#### [RECORDS SHOWN]
########
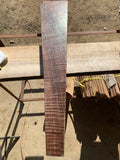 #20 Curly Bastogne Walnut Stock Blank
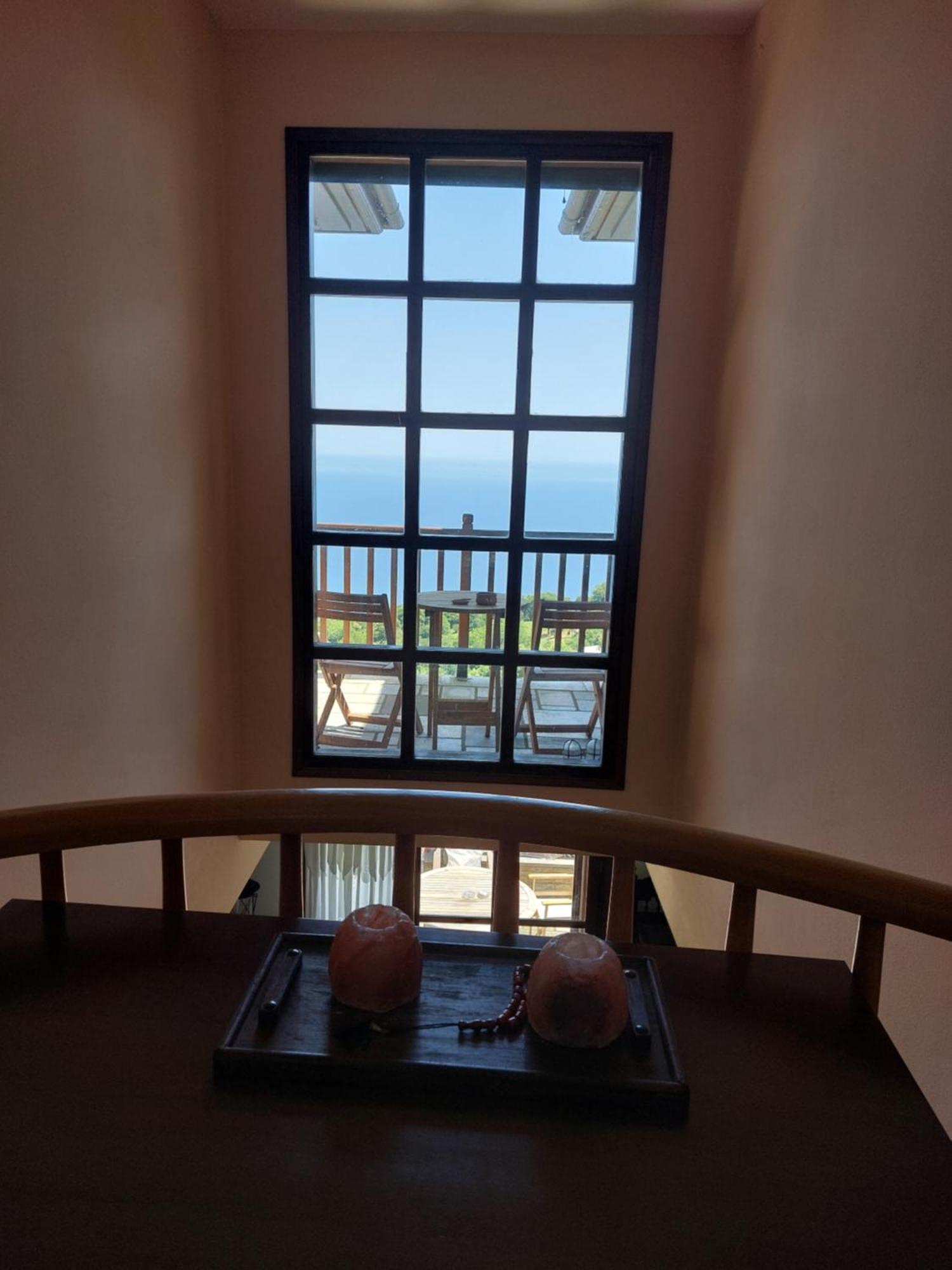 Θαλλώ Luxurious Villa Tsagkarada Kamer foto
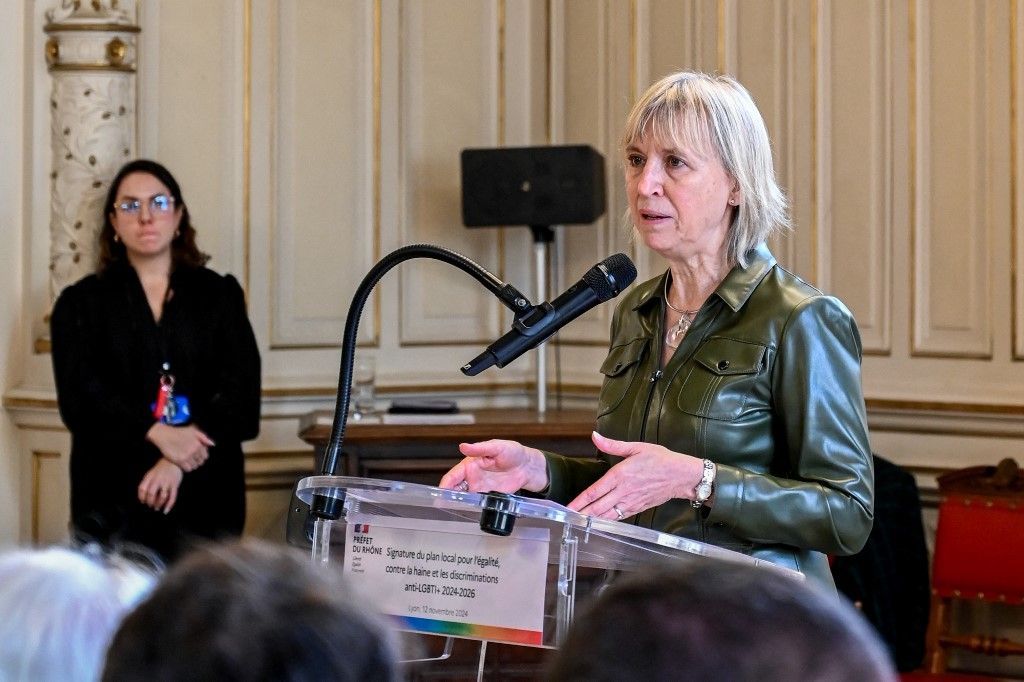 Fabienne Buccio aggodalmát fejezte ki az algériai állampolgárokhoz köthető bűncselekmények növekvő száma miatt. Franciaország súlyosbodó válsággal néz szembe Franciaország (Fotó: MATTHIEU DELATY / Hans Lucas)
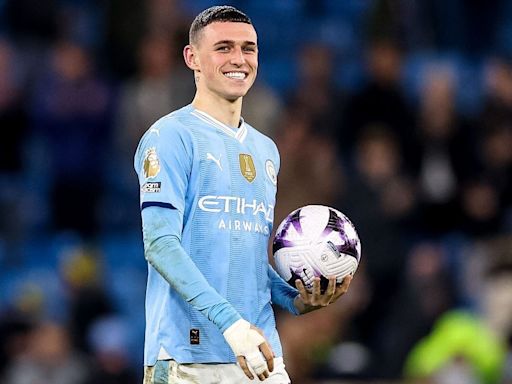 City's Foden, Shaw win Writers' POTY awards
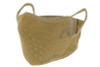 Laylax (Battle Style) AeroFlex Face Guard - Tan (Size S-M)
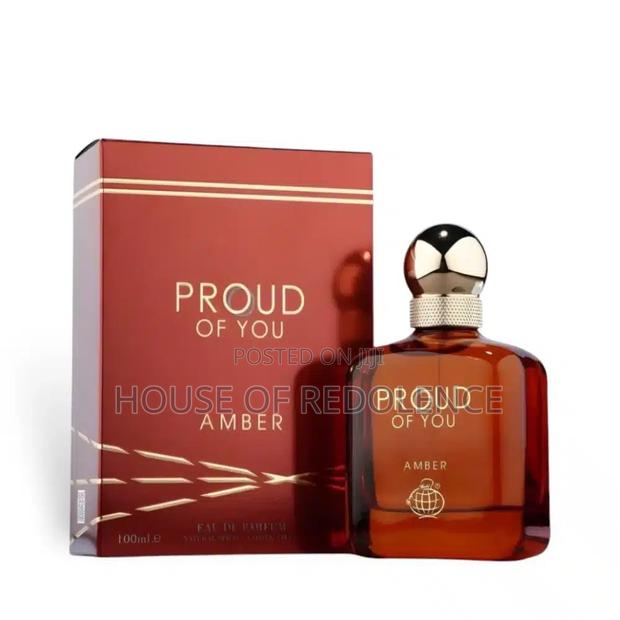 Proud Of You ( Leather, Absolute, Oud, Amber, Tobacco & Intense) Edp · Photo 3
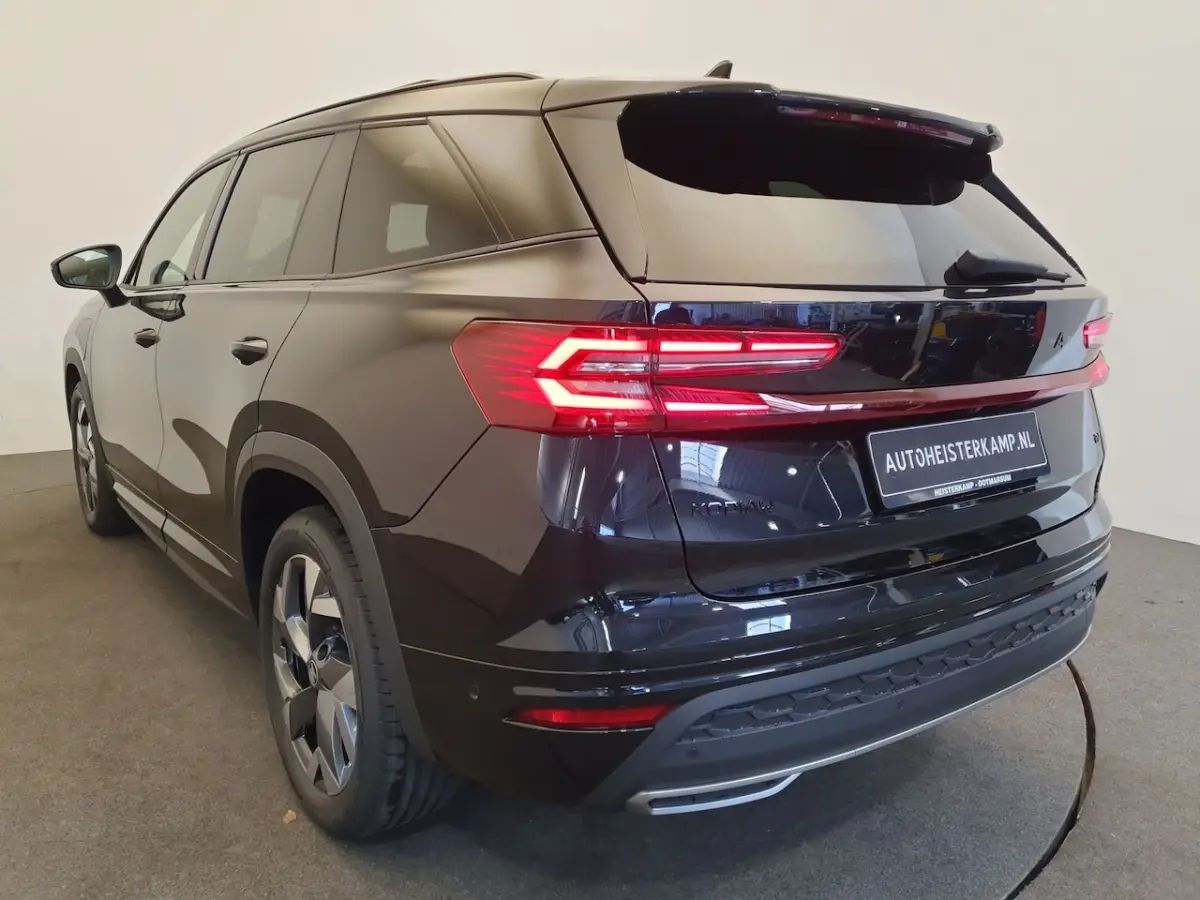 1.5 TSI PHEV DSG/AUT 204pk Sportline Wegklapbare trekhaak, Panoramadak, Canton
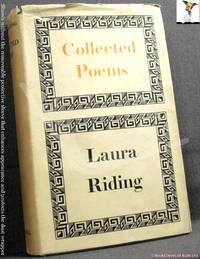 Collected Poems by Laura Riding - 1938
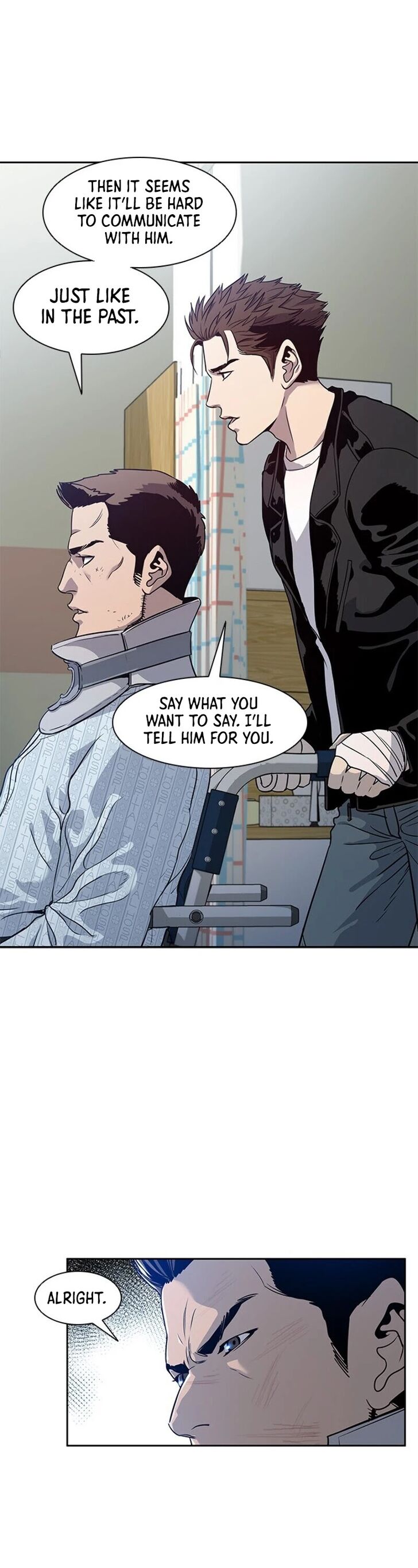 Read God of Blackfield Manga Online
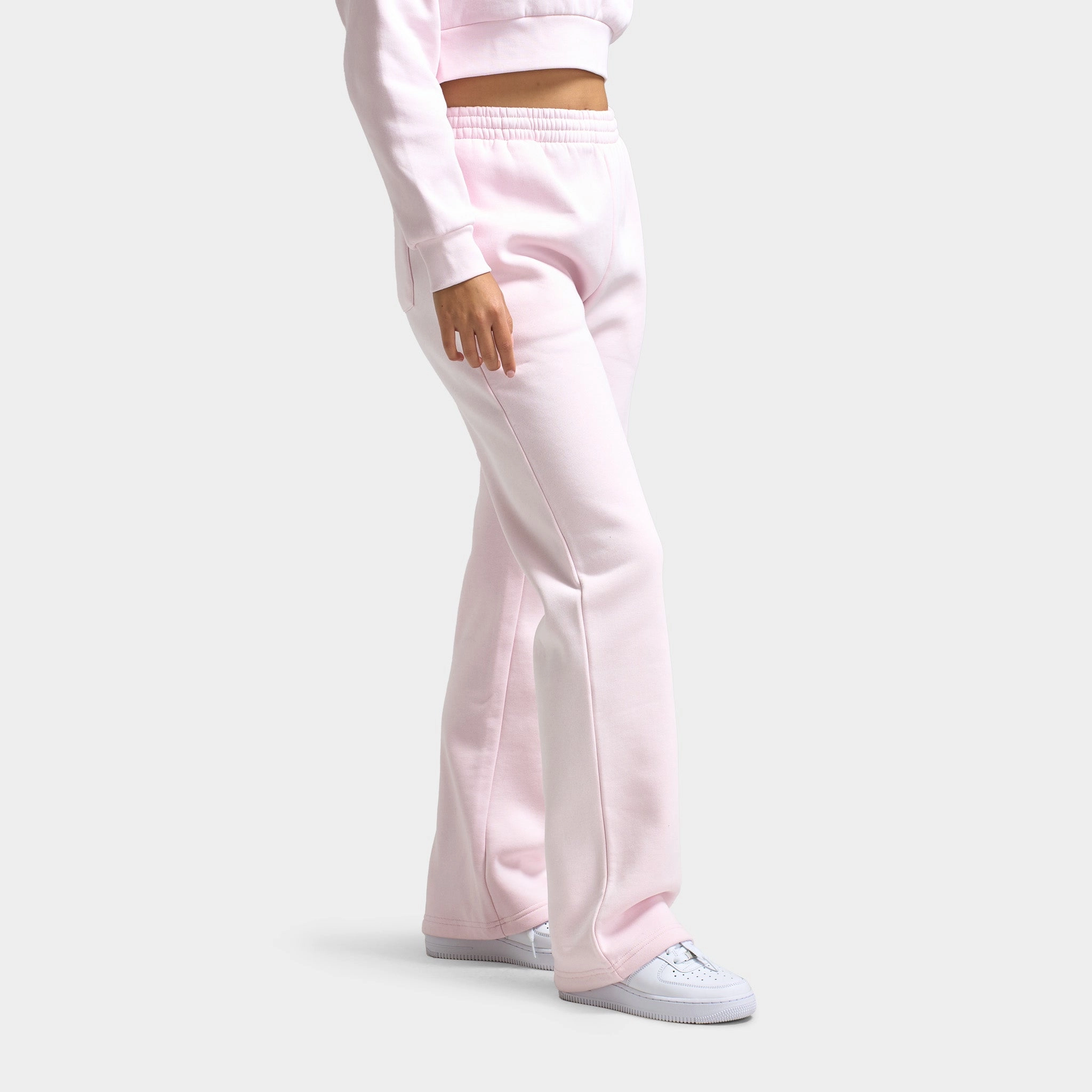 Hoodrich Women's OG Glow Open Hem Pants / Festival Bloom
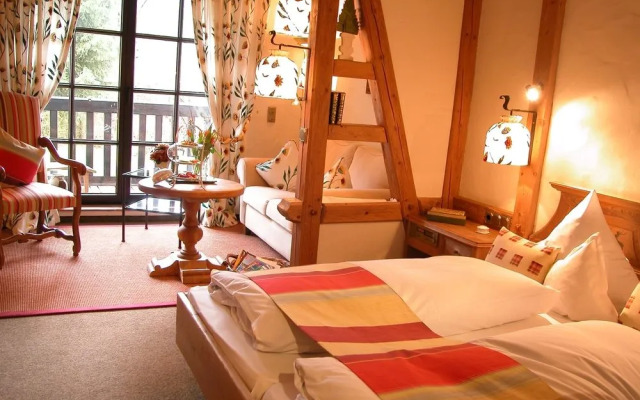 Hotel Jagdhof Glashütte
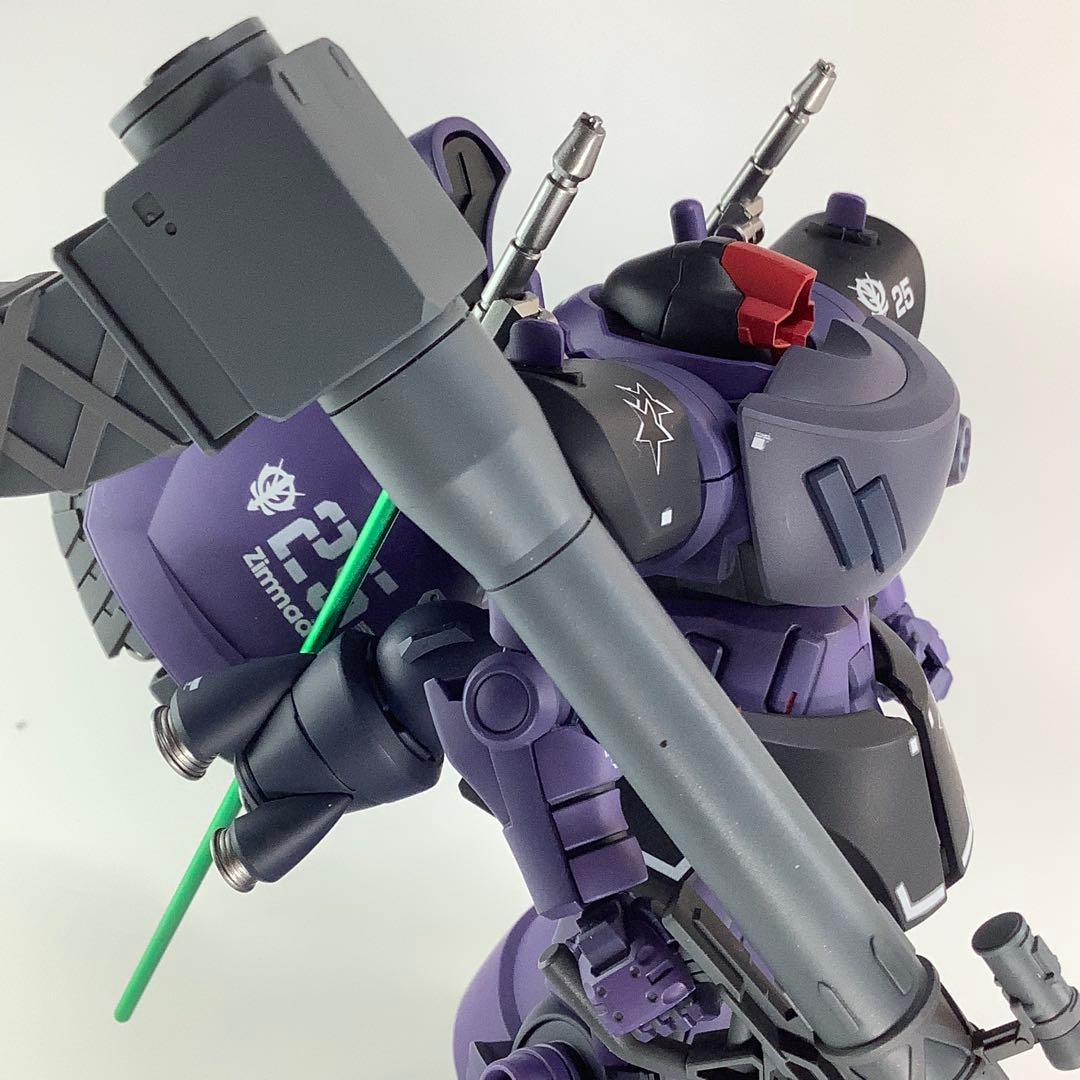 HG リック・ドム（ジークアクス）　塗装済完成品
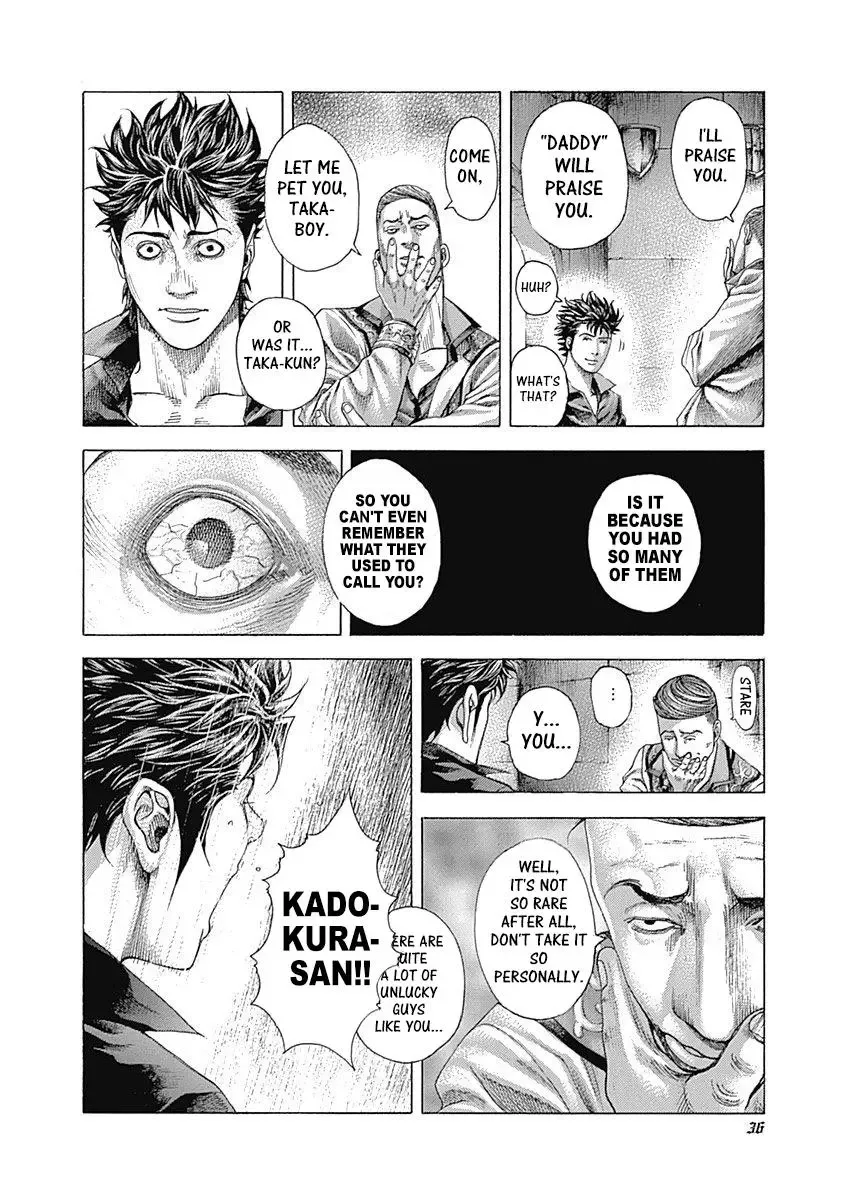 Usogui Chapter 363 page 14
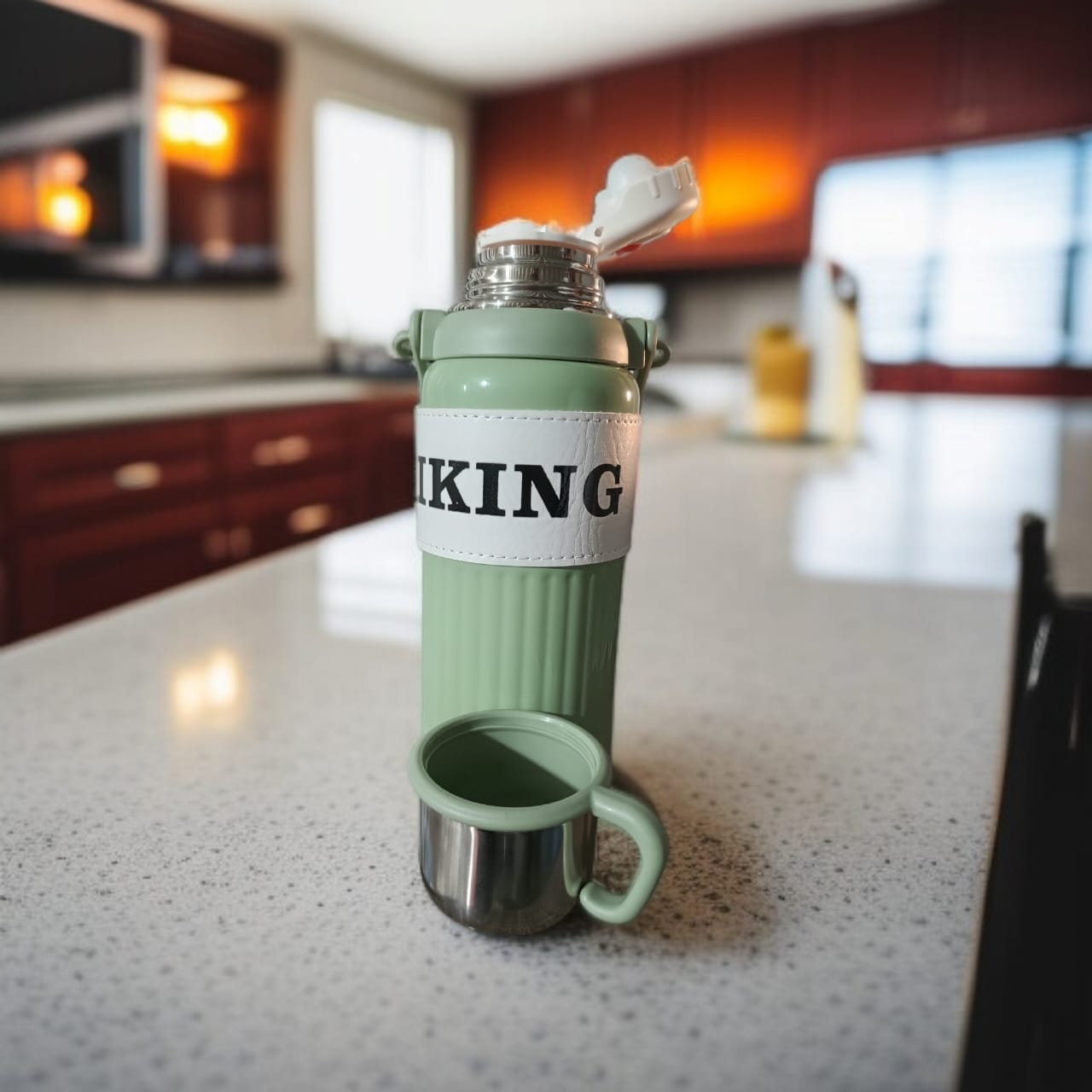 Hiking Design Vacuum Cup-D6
########
#### [BRIEF]
Reproduce every caption in the material above word for word, keeping each one on its own line. Leave out the pictures.

#### [SOLUTION TO THIS PROBLEM]
 #20 Curly Bastogne Walnut Stock Blank
 Θαλλώ Luxurious Villa Tsagkarada Kamer foto
 Fabienne Buccio aggodalmát fejezte ki az algériai állampolgárokhoz köthető bűncselekmények növekvő száma miatt. Franciaország súlyosbodó válsággal néz szembe Franciaország (Fotó: MATTHIEU DELATY / Hans Lucas)
 City's Foden, Shaw win Writers' POTY awards
 Laylax (Battle Style) AeroFlex Face Guard - Tan (Size S-M)
 Proud Of You ( Leather, Absolute, Oud, Amber, Tobacco & Intense) Edp · Photo 3
 1.5 TSI PHEV DSG/AUT 204pk Sportline Wegklapbare trekhaak, Panoramadak, Canton
 Collected Poems by Laura Riding - 1938
 Read God of Blackfield Manga Online
 Hoodrich Women's OG Glow Open Hem Pants / Festival Bloom
 Hotel Jagdhof Glashütte
 HG リック・ドム（ジークアクス）　塗装済完成品
 Usogui Chapter 363 page 14
 Hiking Design Vacuum Cup-D6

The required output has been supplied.